Women Who Use Drugs and Female Partners of Men Who Use Drugs

1. Opioid agonist therapy, particularly maintenance programs with methadone and buprenorphine, leads to reduction in drug use, HIV acquisition and risk behavior among PWID, is safe and effective for use by pregnant women. (Metzger and Navaline, 2003 cited in Strathdee et al., 2006; Demaan et al., 2002 cited in Strathdee et al., 2006; Metzger et al., 2003 cited in Strathdee et al., 2006; Ball et al., 1988 cited in Strathdee et al., 2006; Bruce, 2010; Roberts et al., 2010).

A review of the evidence based on a global ‘review of reviews’ using two randomized controlled trials, four cohort studies, one case control study and one cross-sectional study  found that opioid agonist therapy protects against HIV seroconversion based on biologically verified outcomes. Those who remained on methadone maintenance therapy were less likely to acquire HIV.

A Cochrane review of randomized clinical trials of buprenorphine maintenance versus placebo or methadone maintenance with 24 studies and 4,497 participants found that methadone was the most effective at retaining patients compared to buprenorphine or placebo if prescribed at doses of between 60 mg and 120 mg per day. Buprenorphine was statistically significantly superior to placebo medication in keeping patients in treatment, with medium and high dose buprenorphine suppressing heroin use.

A Cochrane review of randomized clinical trials of methadone maintenance therapy compared with placebo or other non pharmacological therapy with 11 studies and 1,969 participants found that methadone was statistically significantly more effective in retaining patients in treatment and in suppressing heroin use as measured by urine and hair analysis and self report.

### [Task item A]
From the passage on opioid agonist therapy, list every type of study used in the global "review of reviews," with the number of each.
### [Task item B]
According to the passage on opioid agonist therapy, what daily methadone doses made it the most effective at retaining patients?
The rows that follow are separate material and have no connection to the passage on opioid agonist therapy.

### [Supplied material]
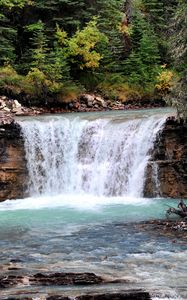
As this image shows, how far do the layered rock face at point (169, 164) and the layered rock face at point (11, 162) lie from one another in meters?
5.02

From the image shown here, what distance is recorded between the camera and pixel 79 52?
33312 mm

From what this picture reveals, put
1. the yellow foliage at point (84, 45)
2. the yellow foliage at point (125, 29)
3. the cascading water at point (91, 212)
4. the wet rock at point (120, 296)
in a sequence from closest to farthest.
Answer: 1. the wet rock at point (120, 296)
2. the cascading water at point (91, 212)
3. the yellow foliage at point (84, 45)
4. the yellow foliage at point (125, 29)

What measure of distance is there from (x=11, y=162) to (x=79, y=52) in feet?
42.4

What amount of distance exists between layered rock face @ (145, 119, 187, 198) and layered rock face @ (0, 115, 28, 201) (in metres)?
5.02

### [Written response A]
- Randomized controlled trials: two
- Cohort studies: four
- Case control study: one
- Cross-sectional study: one

### [Written response B]
Between 60 mg and 120 mg per day.